Start of Passage for review

Even though they may be challenging, as I said, borders can be very interesting places, as there's always something happening.  Take the event with Jimmy, a shoe-shine boy at the Nicaragua to Costa Rica border crossing.  Now this kid was so focused on doing a good job of polishing, that Roger, the first to get his boots polished by Jimmy, paid him double his asking rate, for a grand total of one dollar.  We all ended up getting Jimmy to polish our boots, about 15 minutes a pair, because it was so interesting to watch this young boy go through this rapid, regimented procedure for each boot he polished, and that he did it with such dedication.   Picture this, a 13-year old kid hanging around a dusty, hot 3rd world border crossing, with nothing more than a old wooden box, a cloth bag that carried the tools of his trade, wearing a old faded T-shirt and worn-out cap, polishing boots with a regimented procedure, focused and dedicated.


There were other kids working the shoe-shine business but none of them worked like Jimmy.  We’ve had our boots polished at other places, and we always mention that they aren’t like that young kid we had at Nicaragua border crossing.   Jimmy looked poor, like all of the shoe-shine boys do, but he had something different about him.   It was his black boots that were polished so well you could see your reflection in them.  You knew he took his shoe-shining seriously.  He may have only been a poor shoe-shine boy, hustling work at a border crossing, but by the time he was finished polishing all of our boots, we had nothing but admiration and respect for this young entrepreneur.




In the hustle and bustle of that border crossing, Jimmy gave us something more than clean, shiny boots.  He gave us one of those simple moments that “struck a chord”, “made time stand still”, “created a memory” and reminded us once again, “It’s a Great day to be a GlobeRider”.



- Vincent


Chapter Two Dispatch from Roger

Thoughts on the motorcycle ride through Central America



- Unbelievable motorcycle riding throughout the whole ride.


- People were very friendly.


- Mexico was safe and the roads were very good.


- Mexico was cold in the mountains.


- Guatemala was safe and the roads were not quite as good as Mexico.


- Honduras was a little poorer and good riding.


- Nicaragua was poorer and less developed.


- Costa Rica had a better economy and poorer roads but more exciting. Very difficult to find your way around because of no street signs. Thank goodness for GPS!

End of Passage for review

> _Task instructions_
a – According to the travel account, why did everyone in the group end up having Jimmy polish their boots? Answer in one to three sentences.
b – From the travel account, repeat the passage that starts at the words "- People were" and stops after the words "good as Mexico.".

Start of Supplied records

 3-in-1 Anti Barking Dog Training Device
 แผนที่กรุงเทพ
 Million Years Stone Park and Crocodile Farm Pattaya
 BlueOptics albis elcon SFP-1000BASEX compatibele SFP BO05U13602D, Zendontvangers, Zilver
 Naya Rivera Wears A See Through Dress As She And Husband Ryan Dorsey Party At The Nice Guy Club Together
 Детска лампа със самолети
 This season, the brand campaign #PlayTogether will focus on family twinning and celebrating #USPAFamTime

End of Supplied records
Start of Supplied records

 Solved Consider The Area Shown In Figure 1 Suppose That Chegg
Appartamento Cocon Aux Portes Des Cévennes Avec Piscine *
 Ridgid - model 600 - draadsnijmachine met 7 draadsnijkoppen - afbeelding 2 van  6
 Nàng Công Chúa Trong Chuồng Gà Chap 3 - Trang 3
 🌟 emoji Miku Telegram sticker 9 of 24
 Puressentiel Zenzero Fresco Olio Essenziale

End of Supplied records

> _Answers per task_
a – They all had Jimmy polish their boots because it was so interesting to watch him go through a rapid, regimented procedure for each boot. They were also drawn by the dedication he brought to the work.

b –
- People were very friendly.


- Mexico was safe and the roads were very good.


- Mexico was cold in the mountains.


- Guatemala was safe and the roads were not quite as good as Mexico.